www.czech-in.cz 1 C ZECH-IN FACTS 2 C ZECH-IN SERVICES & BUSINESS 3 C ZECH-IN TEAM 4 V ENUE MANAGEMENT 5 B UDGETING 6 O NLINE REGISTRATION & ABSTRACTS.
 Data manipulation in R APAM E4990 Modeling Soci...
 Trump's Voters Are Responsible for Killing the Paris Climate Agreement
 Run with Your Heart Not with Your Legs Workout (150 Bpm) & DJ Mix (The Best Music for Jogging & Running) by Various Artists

■ **Directions**:
Exactly as written above, copy every line.

■ **Result**:
www.czech-in.cz 1 C ZECH-IN FACTS 2 C ZECH-IN SERVICES & BUSINESS 3 C ZECH-IN TEAM 4 V ENUE MANAGEMENT 5 B UDGETING 6 O NLINE REGISTRATION & ABSTRACTS.
 Data manipulation in R APAM E4990 Modeling Soci...
 Trump's Voters Are Responsible for Killing the Paris Climate Agreement
 Run with Your Heart Not with Your Legs Workout (150 Bpm) & DJ Mix (The Best Music for Jogging & Running) by Various Artists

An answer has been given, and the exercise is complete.